Towards Network Traffic Monitoring Using Deep Transfer Learning
Harsh Dhillon, Anwar Haque

TL;DR
This paper presents a deep transfer learning approach for network intrusion detection, achieving high accuracy and improved speed, suitable for real-world deployment with limited resources.
Contribution
It introduces a novel deep transfer learning method for NIDS that maintains high accuracy and efficiency across domains with limited data and computational resources.
Findings
Achieved 98.43% accuracy in the target domain.
Improved classification speed with transfer learning.

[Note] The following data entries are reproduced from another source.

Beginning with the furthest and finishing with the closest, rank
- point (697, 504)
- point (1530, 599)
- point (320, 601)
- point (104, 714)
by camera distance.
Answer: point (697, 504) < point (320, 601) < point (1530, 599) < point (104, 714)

Effective in real-world resource-constrained environments.
Abstract
Network traffic is growing at an outpaced speed globally. The modern network infrastructure makes classic network intrusion detection methods inefficient to classify an inflow of vast network traffic. This paper aims to present a modern approach towards building a network intrusion detection system (NIDS) by using various deep learning methods. To further improve our proposed scheme and make it effective in real-world settings, we use deep transfer learning techniques where we transfer the knowledge learned by our model in a source domain with plentiful computational and data resources to a target domain with sparse availability of both the resources. Our proposed method achieved 98.30% classification accuracy score in the source domain and an improved 98.43% classification accuracy score in the target domain with a boost in the classification speed using UNSW-15 dataset. This study…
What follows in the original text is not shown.